If someone was receiving Social Security Disability benefits and they died, their benefits immediately cease. You should report the death to the Social Security Administration (SSA) as soon as possible. In some cases, a funeral director could report the death as part of their services. If this is not the case, you will have to contact your local Social Security office or report the death in person. You will also need your loved one’s Social Security.

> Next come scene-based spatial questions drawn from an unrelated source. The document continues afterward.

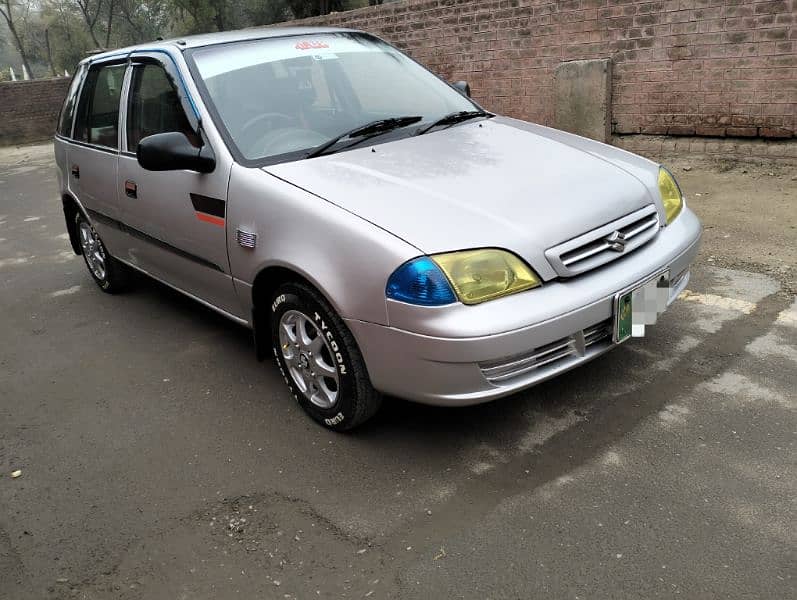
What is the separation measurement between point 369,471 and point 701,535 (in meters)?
1.27

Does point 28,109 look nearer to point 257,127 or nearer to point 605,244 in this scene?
point 257,127

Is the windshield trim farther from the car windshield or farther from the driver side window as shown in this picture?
the driver side window

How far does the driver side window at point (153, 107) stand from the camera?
12.2 feet

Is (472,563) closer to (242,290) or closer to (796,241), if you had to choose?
(242,290)

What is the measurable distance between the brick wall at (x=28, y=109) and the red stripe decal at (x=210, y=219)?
1654 centimetres

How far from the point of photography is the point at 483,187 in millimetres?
2973

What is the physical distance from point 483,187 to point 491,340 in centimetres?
76

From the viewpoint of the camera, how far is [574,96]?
7898 millimetres

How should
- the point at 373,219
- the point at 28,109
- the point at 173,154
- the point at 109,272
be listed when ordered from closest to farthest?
the point at 373,219
the point at 173,154
the point at 109,272
the point at 28,109

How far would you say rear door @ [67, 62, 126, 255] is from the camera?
4441 mm

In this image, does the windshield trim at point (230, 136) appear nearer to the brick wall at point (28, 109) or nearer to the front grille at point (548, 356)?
the front grille at point (548, 356)

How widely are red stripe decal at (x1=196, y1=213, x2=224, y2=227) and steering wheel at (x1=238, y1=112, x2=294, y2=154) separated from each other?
→ 35 centimetres

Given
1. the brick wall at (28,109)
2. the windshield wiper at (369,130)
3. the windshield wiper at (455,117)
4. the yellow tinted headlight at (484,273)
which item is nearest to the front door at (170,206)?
the windshield wiper at (369,130)

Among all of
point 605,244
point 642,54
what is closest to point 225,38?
point 605,244
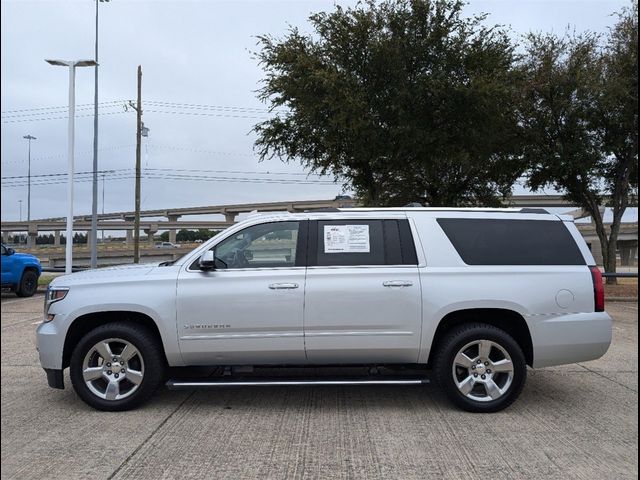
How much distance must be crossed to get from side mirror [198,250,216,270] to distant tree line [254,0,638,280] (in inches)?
A: 418

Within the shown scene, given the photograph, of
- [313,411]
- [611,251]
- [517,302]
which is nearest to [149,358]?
[313,411]

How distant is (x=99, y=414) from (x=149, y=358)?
2.25 feet

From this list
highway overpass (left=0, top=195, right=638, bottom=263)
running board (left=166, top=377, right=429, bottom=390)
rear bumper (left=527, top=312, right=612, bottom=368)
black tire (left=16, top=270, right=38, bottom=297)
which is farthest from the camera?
highway overpass (left=0, top=195, right=638, bottom=263)

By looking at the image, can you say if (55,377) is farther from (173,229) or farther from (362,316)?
(173,229)

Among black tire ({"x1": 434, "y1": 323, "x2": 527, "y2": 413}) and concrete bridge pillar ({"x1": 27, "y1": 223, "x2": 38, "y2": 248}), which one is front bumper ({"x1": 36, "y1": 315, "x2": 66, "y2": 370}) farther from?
concrete bridge pillar ({"x1": 27, "y1": 223, "x2": 38, "y2": 248})

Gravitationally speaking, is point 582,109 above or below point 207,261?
above

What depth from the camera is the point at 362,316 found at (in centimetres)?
484

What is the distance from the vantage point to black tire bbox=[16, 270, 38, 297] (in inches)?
564

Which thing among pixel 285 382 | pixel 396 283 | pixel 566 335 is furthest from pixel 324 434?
pixel 566 335

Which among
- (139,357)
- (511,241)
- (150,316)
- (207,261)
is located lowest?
(139,357)

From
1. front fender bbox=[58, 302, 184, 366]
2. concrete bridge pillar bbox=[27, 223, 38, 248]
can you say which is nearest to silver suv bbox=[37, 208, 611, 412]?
front fender bbox=[58, 302, 184, 366]

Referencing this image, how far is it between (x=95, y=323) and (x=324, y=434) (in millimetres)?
2415

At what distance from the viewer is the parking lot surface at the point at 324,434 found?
12.2ft

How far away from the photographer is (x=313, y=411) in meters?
4.96
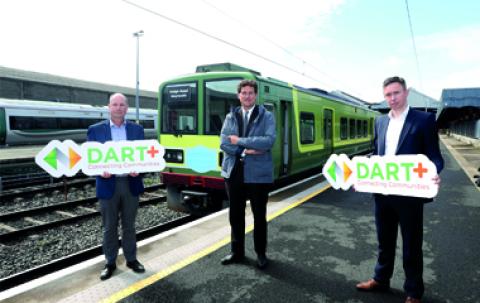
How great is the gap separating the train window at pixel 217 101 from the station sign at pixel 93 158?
274cm

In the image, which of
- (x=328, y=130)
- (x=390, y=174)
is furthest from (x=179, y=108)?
(x=328, y=130)

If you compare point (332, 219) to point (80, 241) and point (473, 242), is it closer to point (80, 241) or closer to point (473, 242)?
point (473, 242)

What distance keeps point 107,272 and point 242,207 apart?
148cm

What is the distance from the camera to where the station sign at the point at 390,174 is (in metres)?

Additionally, you will have to return any disability checks received during the month your loved one passed. To illustrate this, if your loved one died in October, the check received in November would have to be returned to the SSA. If you fail to do this, or continue to collect disability checks, you could be subject to fines and criminal prosecution. However, any checks received in October or earlier do not have to be returned.
However, just because your loved one has died does not mean you are not entitled to collect disability benefits. A surviving spouse, or ex-spouse, could be eligible for widow benefits. Additionally, children of the deceased could qualify for survivors benefits. Our Fayetteville Social Security Disability benefits lawyers are available to help you navigate these difficult waters. Call (479) 316-0438 to set up a free and confidential appointment.
Steps To Take If Your Loved One Died While Receiving Disability Benefits
If your loved one died and was receiving Social Security Disability benefits, you must inform the Social Security Administration. More specifically, you should send the SSA a copy of the death certificate along with a “Notice Regarding Substitution of Party Upon Death of Claimant” (Form HA-539) and a“Claim for Amounts Due in the Case of a Deceased Beneficiary” (Form SSA-1724). Our Arkansas disability lawyers could assist you with this process and any other steps that might be required.
Qualifying for Spousal Benefits
Qualifying surviving spouses or ex-spouses could begin collecting benefits starting the month the Social Security Disability Insurance (SSDI) beneficiary died. However, according to the SSA, it is critical to start the application process immediately. Many benefits are not retroactive, so if there is a delay in approving a claim, you could lose benefits you were otherwise entitled to.
There are two types of Spousal Benefits depending on whether the survivor is disabled or not. If you are not disabled, you might receive full benefits when you reach the full retirement age or receive reduced benefits if you are sixty or over.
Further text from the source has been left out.